REQUIRED ACTION: Continue the grant abstract below on detecting SARS-CoV-2 with microfluidic virion purification and mass spectrometry, starting right after its last sentence.

# A Microfluidic System Coupling Amplified Nanofluidic Virion Purification and Mass Spectrometry for Detection of SARS-CoV-2

> **NIH NIH R01** · UNIVERSITY OF ILLINOIS AT URBANA-CHAMPAIGN · 2020 · $334,234

## Abstract

A Microfluidic System Coupling Amplified Nanofluidic Virion Purification and Mass Spectrometry for
Detection of SARS-CoV-2
There is an urgent need for new methods and alternative techniques for viral detection in response to the SARS-
CoV-2 pandemic. A novel strategy is proposed for viral detection that purifies the virions with a
nanofluidic/microfluidic (NF/MF) system prior to protein analysis by mass spectrometry. The NF/MF purification
system and protein analysis are highly complementary to and a radical departure from existing approaches. The
NF/MF system addresses the fundamental challenge of rapid and efficient purification of virions from the huge
background of human cells and biomolecules. This novel approach will enable mining of the rich information that
is contained in the protein structures of the virus. In contrast with most other approaches, this technology will be
capable of detecting mutated strains of SARS-CoV-2 and emergent viruses.

DATASET RECORDS:
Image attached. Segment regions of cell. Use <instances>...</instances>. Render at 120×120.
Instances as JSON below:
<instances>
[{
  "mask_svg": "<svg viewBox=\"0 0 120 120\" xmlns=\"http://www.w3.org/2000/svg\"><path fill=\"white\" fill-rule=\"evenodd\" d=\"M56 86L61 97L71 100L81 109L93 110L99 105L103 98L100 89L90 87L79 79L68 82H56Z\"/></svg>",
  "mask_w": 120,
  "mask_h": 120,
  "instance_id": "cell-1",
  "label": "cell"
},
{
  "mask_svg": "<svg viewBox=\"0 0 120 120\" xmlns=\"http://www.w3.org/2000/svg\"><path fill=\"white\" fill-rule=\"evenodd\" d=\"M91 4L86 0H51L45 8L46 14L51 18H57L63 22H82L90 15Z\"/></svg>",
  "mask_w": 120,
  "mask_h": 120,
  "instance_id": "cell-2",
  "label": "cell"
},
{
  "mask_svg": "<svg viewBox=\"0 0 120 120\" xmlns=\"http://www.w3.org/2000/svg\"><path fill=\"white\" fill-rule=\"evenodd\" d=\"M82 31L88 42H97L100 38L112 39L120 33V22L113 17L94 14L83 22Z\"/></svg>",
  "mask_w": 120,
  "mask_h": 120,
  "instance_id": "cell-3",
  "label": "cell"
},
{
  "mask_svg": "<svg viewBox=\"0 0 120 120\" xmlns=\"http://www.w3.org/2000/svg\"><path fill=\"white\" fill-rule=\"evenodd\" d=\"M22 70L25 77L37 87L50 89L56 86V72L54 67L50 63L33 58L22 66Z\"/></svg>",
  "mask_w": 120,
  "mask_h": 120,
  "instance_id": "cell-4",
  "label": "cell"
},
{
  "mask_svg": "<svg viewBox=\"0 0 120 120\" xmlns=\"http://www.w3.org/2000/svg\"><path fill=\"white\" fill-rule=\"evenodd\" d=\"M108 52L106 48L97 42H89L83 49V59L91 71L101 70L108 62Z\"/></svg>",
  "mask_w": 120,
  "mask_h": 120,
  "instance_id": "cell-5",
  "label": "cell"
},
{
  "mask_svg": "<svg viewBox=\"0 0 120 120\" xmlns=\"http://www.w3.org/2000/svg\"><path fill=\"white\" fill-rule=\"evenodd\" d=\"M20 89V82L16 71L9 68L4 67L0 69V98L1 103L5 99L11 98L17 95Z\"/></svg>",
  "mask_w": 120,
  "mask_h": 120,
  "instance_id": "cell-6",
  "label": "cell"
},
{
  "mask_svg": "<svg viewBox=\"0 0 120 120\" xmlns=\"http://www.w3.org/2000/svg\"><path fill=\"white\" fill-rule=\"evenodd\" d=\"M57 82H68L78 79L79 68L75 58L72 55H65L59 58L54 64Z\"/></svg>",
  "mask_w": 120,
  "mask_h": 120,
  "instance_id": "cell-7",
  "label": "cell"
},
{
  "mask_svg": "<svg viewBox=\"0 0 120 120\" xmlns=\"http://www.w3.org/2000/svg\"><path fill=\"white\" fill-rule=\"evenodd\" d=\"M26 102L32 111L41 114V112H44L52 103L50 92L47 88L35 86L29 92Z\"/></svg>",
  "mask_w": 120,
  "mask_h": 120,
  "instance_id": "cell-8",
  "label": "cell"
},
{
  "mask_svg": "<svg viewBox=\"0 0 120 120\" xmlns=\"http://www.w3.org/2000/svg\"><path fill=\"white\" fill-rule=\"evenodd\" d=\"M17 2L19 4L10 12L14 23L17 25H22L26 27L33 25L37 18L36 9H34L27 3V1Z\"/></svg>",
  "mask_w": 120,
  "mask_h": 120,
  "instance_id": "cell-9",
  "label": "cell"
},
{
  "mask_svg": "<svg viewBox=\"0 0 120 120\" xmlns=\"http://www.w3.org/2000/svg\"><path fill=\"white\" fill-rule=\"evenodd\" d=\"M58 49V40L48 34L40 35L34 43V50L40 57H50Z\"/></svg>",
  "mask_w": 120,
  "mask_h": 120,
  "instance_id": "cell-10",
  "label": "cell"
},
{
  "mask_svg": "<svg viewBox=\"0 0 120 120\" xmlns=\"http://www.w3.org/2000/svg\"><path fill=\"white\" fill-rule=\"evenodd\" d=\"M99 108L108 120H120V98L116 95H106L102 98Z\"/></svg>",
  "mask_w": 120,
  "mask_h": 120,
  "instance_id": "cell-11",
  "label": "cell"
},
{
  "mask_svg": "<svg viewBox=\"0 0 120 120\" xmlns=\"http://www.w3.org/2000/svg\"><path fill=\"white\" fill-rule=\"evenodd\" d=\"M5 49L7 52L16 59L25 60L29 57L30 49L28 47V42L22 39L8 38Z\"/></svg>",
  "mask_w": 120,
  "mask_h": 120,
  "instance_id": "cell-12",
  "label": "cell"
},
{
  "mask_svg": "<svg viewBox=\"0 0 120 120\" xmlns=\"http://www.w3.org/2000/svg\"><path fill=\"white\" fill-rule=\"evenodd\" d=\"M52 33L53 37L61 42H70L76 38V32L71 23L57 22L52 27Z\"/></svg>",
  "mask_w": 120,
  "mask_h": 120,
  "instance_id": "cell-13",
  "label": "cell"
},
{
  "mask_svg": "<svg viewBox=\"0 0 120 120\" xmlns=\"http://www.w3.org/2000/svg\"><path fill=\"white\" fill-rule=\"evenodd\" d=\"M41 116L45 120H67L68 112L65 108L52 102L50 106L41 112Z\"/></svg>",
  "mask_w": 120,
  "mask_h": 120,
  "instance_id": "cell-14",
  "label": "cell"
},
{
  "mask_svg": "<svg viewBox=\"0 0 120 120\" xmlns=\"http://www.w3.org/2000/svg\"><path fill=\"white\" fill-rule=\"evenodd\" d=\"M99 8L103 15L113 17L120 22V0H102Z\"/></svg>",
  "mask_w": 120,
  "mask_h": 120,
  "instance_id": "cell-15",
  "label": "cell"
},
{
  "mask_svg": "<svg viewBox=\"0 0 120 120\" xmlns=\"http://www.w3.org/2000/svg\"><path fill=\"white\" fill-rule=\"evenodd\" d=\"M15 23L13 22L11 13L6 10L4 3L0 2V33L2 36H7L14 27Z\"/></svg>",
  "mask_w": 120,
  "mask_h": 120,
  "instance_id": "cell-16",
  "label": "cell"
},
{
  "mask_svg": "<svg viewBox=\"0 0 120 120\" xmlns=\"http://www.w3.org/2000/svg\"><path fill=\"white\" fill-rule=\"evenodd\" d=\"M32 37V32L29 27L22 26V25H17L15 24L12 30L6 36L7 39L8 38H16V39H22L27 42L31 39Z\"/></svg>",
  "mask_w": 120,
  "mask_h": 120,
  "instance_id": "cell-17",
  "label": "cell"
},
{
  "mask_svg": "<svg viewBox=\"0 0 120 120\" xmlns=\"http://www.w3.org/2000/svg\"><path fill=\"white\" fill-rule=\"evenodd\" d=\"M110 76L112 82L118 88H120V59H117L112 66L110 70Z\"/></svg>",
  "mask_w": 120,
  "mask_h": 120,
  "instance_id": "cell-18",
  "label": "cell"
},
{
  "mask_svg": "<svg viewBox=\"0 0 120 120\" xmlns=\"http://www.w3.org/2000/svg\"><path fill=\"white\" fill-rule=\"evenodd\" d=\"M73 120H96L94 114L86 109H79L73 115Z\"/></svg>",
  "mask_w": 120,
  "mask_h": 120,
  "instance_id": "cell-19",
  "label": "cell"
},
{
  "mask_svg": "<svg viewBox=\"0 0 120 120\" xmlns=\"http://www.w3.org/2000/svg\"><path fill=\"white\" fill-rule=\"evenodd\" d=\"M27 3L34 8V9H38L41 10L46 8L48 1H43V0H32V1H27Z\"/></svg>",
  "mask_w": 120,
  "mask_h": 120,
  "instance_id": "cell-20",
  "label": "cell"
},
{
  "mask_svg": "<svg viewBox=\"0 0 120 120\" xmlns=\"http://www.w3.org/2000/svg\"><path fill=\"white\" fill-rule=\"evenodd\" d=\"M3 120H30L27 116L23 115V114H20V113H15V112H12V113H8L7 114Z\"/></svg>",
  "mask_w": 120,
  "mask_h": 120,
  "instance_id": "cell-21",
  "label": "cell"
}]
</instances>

EXERCISE RESULT:
The performance of the novel NF/MF will be fully characterized for different clinical needs. First, the extraction
efficiency of the NF/MF system and the limits of detection for the complete diagnostic system will be measured.
Second, application specific data acquisition and analysis strategies will be developed for the MS that are tuned
to: 1) achieve the best detection limits for diagnostic testing, and 2) to gain the greatest percentage of the viral
proteome for enhanced diagnostics for patients with high-viral loads.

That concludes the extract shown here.